▸ **Exercise directions**
Once every line below with "United" has been counted, state the total and nothing else.
=== Begin Enclosure ===
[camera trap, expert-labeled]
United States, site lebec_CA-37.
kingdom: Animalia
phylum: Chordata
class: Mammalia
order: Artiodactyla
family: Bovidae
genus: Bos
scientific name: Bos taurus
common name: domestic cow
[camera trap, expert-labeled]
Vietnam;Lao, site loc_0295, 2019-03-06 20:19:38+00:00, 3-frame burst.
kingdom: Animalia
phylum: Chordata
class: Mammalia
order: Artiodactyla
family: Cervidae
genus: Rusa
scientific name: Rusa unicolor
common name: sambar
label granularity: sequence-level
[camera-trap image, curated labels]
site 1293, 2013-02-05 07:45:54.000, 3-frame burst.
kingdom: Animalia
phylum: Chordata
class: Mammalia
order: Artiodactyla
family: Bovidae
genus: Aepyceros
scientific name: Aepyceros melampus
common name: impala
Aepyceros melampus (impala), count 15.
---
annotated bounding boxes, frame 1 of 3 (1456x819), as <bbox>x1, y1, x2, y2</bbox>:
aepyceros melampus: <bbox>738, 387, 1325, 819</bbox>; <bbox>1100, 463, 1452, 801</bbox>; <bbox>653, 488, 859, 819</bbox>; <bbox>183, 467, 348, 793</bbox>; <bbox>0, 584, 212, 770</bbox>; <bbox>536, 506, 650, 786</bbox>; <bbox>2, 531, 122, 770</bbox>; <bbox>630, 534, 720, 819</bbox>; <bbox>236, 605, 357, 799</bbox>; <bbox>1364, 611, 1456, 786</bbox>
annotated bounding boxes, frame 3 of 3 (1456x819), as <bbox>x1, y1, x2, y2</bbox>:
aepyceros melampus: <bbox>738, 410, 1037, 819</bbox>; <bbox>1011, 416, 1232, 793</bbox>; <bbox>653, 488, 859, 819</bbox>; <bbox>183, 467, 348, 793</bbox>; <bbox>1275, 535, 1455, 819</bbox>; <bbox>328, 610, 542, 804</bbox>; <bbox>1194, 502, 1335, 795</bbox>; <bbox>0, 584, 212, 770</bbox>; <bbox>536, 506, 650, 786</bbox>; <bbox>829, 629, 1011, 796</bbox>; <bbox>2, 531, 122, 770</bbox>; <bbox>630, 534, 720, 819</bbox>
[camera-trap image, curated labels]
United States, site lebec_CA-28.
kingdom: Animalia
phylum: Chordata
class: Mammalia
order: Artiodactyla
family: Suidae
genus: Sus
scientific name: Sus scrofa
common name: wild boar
=== End Enclosure ===
▸ **Task output**
2